Dynamic Graph Condensation

Recent research on deep graph learning has shifted from static to dynamic graphs, motivated by the evolving behaviors observed in complex real-world systems. However, the temporal extension in dynamic graphs poses significant data efficiency challenges, including increased data volume, high spatiotemporal redundancy, and reliance on costly dynamic graph neural networks (DGNNs). To alleviate the concerns, we pioneer the study of dynamic graph condensation (DGC), which aims to substantially reduce the scale of dynamic graphs for data-efficient DGNN training. Accordingly, we propose DyGC, a novel framework that condenses the real dynamic graph into a compact version while faithfully preserving the inherent spatiotemporal characteristics. Specifically, to endow synthetic graphs with realistic evolving structures, a novel spiking structure generation mechanism is introduced. It draws on the dynamic behavior of spiking neurons to model temporally-aware connectivity in dynamic graphs.
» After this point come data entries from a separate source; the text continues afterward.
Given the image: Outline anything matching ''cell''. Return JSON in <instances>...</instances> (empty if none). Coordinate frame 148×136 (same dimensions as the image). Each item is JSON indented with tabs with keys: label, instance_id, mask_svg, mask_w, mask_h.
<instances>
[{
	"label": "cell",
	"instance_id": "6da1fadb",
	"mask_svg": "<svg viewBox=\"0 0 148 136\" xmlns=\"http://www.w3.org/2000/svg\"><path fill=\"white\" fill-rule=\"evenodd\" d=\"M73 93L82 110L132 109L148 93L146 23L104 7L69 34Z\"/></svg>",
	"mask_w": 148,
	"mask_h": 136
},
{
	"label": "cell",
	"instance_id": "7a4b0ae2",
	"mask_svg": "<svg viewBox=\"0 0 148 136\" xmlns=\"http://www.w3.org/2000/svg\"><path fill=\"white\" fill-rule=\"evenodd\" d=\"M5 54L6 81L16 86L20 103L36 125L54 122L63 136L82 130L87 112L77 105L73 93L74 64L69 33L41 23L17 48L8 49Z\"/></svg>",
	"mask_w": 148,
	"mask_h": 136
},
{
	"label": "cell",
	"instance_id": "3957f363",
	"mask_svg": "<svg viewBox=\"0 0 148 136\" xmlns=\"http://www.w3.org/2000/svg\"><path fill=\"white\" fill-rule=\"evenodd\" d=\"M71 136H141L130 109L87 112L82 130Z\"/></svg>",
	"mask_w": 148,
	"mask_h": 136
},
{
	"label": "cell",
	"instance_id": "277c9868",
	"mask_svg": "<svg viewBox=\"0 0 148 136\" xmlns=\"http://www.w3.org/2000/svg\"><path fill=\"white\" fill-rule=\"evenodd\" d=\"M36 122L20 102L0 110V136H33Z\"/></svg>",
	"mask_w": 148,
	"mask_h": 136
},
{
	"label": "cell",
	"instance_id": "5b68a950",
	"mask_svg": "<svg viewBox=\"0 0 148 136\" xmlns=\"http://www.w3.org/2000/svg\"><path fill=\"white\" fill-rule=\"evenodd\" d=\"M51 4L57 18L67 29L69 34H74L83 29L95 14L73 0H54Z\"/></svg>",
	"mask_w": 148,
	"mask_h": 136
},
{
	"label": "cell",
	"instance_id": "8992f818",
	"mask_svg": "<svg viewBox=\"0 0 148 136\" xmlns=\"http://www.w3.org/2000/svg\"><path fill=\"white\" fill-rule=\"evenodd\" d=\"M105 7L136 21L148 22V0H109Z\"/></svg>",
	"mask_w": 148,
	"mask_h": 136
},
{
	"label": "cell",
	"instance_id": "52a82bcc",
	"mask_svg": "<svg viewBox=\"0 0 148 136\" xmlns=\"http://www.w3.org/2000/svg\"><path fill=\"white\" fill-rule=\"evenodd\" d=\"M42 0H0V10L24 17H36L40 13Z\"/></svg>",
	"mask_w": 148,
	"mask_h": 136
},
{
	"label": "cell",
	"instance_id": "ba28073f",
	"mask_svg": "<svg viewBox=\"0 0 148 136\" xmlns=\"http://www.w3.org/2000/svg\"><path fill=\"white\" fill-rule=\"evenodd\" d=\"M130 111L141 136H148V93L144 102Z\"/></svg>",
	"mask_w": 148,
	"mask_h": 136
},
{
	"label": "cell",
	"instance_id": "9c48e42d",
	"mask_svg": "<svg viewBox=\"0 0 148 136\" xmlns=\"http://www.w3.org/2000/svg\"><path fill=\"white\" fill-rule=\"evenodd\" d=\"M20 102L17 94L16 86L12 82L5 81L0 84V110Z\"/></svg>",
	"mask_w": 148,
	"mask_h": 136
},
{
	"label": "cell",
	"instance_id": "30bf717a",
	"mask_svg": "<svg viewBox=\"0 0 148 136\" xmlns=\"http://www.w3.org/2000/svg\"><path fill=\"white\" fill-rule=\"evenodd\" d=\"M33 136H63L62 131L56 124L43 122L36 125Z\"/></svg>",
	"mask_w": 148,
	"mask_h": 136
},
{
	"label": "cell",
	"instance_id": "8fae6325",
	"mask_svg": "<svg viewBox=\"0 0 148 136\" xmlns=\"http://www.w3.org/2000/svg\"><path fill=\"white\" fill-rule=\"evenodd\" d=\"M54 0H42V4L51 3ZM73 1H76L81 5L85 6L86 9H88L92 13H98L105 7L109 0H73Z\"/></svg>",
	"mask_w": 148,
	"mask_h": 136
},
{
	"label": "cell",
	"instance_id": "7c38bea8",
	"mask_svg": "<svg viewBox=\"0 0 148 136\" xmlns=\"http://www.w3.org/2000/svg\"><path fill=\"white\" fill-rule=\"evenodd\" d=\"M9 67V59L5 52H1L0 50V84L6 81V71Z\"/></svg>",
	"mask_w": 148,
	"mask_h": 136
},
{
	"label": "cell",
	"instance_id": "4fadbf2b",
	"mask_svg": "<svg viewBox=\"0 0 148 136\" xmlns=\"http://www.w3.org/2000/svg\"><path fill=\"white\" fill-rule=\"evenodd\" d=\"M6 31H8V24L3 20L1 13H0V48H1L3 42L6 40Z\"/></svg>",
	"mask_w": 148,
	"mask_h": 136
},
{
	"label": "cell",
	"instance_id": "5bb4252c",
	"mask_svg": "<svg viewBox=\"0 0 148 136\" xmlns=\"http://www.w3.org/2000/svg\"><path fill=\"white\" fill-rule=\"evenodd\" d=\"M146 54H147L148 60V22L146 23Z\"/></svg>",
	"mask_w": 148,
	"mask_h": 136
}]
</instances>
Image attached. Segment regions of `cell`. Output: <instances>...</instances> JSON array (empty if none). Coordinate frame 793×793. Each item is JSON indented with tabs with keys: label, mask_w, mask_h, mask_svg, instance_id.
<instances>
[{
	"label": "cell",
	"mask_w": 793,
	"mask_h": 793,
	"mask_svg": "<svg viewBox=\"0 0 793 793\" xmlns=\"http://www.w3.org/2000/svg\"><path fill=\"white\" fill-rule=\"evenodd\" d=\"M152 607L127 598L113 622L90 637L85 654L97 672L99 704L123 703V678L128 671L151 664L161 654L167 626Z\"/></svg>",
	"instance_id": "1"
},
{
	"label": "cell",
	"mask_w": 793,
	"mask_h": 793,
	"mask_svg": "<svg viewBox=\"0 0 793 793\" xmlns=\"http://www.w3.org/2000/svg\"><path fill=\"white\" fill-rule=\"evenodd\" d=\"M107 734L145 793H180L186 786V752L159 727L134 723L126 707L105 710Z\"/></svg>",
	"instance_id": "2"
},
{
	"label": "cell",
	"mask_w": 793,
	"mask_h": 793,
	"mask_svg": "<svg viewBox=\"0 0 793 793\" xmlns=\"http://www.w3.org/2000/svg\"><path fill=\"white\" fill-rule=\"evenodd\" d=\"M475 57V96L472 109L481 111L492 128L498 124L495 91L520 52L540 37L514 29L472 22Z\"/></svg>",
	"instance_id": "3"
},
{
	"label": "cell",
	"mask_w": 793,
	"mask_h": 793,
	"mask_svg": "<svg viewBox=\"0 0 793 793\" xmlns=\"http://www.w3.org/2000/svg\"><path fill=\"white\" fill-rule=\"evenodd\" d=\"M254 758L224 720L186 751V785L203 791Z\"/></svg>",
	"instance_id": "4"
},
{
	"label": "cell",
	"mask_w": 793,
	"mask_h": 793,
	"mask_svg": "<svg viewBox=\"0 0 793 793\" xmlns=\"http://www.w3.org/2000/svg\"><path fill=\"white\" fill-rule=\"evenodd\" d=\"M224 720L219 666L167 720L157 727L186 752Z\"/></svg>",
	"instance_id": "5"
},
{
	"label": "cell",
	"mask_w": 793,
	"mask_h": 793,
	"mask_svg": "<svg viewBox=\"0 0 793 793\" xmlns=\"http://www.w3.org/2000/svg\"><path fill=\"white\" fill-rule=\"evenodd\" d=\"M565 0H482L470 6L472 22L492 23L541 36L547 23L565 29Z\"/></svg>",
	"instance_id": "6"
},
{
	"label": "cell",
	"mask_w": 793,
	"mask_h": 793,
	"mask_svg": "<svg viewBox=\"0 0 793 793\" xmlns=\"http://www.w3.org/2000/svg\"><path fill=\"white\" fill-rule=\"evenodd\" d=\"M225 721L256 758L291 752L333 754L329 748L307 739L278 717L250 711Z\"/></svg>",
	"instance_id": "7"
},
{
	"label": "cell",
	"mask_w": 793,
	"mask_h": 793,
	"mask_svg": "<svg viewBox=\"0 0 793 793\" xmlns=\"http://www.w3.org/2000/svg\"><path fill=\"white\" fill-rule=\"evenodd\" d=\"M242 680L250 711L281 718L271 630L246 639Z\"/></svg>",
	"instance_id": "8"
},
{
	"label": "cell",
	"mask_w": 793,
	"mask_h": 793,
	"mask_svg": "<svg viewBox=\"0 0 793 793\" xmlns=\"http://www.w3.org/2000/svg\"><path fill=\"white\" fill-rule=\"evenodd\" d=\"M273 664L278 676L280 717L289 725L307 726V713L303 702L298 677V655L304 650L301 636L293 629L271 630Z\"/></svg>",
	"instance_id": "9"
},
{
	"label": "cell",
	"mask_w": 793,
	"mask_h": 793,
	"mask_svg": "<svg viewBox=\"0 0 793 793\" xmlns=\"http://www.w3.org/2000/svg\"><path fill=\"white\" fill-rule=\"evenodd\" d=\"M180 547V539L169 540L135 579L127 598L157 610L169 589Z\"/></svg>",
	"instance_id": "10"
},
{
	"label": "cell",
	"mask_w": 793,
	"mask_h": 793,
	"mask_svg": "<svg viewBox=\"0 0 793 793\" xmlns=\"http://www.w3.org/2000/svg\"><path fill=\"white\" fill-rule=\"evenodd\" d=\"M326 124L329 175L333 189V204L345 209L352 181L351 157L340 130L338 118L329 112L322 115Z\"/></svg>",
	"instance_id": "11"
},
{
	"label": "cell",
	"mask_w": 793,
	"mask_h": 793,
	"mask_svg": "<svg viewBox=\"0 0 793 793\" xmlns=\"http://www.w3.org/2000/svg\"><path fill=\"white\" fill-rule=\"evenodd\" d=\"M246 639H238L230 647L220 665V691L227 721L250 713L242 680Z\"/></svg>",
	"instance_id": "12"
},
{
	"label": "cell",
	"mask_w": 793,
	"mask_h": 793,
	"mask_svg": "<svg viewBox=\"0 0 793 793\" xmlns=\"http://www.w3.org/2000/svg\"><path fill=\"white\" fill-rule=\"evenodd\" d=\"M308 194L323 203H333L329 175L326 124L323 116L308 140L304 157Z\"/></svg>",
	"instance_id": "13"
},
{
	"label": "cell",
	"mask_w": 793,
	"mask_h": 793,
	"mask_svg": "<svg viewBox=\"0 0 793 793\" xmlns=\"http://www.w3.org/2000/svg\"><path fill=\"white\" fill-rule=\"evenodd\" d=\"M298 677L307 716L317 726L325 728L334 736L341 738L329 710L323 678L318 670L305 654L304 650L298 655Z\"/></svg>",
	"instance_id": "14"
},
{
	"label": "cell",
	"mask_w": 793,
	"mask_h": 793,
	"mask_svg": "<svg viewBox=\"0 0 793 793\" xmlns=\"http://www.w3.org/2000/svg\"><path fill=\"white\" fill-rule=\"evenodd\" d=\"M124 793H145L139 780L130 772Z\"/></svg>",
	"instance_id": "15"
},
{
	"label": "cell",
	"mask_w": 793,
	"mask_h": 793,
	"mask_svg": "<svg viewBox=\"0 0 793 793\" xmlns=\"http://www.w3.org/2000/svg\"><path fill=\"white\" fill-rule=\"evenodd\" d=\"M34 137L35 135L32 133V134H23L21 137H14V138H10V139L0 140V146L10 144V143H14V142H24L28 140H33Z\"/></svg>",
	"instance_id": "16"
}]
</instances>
Given the tightly coupled spatiotemporal dependencies, DyGC proposes a tailored distribution matching approach that first constructs a semantically rich state evolving field for dynamic graphs, and then performs fine-grained spatiotemporal state alignment to guide the optimization of the condensed graph. Experiments across multiple dynamic graph datasets and representative DGNN architectures demonstrate the effectiveness of DyGC. Notably, our method retains up to 96.2% DGNN performance with only 0.5% of the original graph size, and achieves up to 1846 times training speedup.